- _Work to do_:
Transcribe exactly the lines from the one holding "What is the distance from the shooting" to the end of the data below, including both of those lines and no others.

-- Rows start --

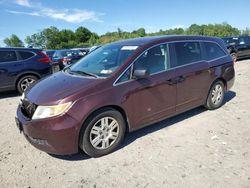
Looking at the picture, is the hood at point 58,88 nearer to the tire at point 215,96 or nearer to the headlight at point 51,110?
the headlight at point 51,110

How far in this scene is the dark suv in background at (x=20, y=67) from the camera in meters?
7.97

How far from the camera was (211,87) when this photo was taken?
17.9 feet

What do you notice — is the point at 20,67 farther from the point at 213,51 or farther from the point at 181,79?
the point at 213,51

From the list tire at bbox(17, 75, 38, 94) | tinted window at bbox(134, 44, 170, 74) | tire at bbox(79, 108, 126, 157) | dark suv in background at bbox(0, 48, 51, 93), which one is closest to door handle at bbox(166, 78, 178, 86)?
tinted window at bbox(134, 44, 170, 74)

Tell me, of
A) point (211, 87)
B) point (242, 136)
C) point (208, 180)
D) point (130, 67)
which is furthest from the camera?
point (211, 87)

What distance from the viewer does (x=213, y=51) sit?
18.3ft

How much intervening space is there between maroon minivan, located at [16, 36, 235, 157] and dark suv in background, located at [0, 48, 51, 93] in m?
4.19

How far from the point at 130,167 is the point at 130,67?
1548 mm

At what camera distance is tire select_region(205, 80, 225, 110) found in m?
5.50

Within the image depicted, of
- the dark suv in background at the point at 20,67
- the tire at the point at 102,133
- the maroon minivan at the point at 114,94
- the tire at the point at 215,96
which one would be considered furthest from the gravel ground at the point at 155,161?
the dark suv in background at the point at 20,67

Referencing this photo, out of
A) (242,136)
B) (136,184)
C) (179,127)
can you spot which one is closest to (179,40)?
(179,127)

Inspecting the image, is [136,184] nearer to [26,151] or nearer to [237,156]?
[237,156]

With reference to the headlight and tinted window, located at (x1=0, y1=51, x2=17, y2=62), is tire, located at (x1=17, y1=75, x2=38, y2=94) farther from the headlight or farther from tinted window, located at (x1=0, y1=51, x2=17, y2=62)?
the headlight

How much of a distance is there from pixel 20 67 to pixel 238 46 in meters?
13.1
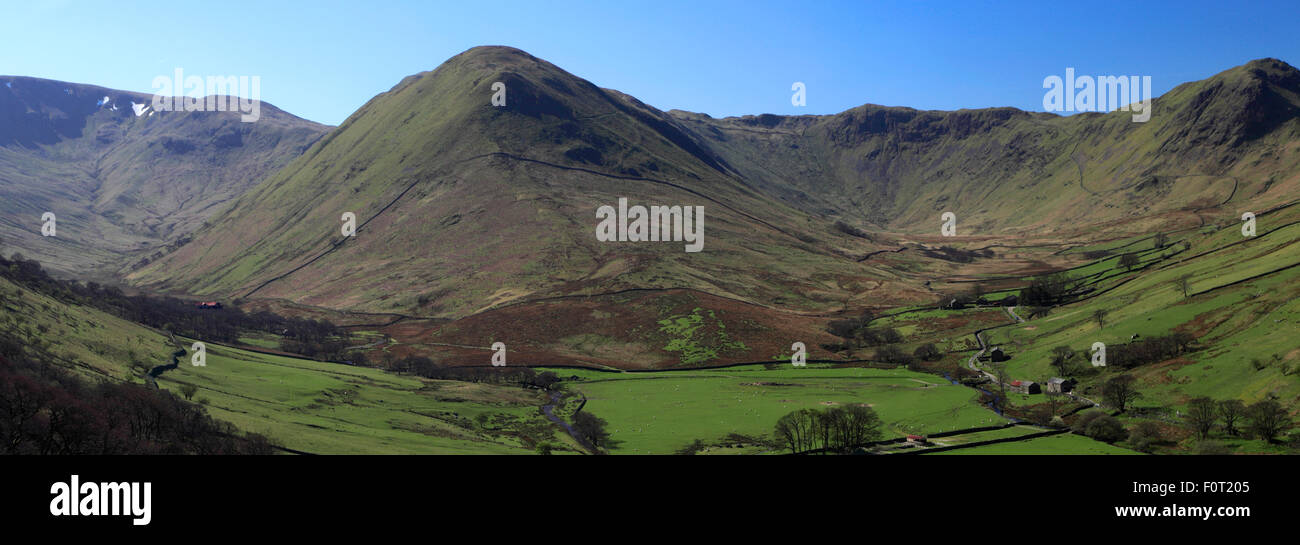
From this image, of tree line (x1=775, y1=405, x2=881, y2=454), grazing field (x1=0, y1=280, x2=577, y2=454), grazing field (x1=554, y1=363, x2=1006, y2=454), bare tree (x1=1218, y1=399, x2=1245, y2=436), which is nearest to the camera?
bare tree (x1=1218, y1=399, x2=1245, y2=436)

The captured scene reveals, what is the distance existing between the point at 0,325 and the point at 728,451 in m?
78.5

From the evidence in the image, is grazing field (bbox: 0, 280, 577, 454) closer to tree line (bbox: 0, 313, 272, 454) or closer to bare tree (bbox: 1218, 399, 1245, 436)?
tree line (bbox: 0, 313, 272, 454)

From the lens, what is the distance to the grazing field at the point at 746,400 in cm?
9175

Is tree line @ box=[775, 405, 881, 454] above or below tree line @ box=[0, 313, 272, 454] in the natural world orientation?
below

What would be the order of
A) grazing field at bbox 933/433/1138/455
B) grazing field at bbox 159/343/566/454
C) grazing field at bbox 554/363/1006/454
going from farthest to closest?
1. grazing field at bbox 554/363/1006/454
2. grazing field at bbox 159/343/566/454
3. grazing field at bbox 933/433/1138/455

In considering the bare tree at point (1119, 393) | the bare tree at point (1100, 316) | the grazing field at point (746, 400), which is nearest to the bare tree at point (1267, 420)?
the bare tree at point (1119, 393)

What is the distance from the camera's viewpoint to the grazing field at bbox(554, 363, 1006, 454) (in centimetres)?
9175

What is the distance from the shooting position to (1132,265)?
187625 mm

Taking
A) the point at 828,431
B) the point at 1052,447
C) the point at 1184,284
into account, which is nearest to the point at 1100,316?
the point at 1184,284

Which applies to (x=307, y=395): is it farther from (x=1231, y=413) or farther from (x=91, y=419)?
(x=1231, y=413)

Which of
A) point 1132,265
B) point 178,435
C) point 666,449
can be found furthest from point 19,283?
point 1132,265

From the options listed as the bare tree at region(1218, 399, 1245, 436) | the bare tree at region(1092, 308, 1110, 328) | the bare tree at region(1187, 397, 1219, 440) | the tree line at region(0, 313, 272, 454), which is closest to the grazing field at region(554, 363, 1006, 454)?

-- Rows end --

- _Result for this task_:
What is the distance from the shooting position to (1132,265)?
187625 mm

Taking
A) the point at 828,431
B) the point at 1052,447
C) the point at 1184,284
into account, which is nearest to the point at 1100,316?
the point at 1184,284

Which applies to (x=307, y=395): is it farther from (x=1231, y=413) or farther from (x=91, y=419)?
(x=1231, y=413)

Which of
A) point 1132,265
B) point 178,435
C) point 666,449
can be found furthest from point 19,283?
point 1132,265

From the options listed as the bare tree at region(1218, 399, 1245, 436) | the bare tree at region(1092, 308, 1110, 328) | the bare tree at region(1187, 397, 1219, 440) | the tree line at region(0, 313, 272, 454), which is closest to the grazing field at region(554, 363, 1006, 454)?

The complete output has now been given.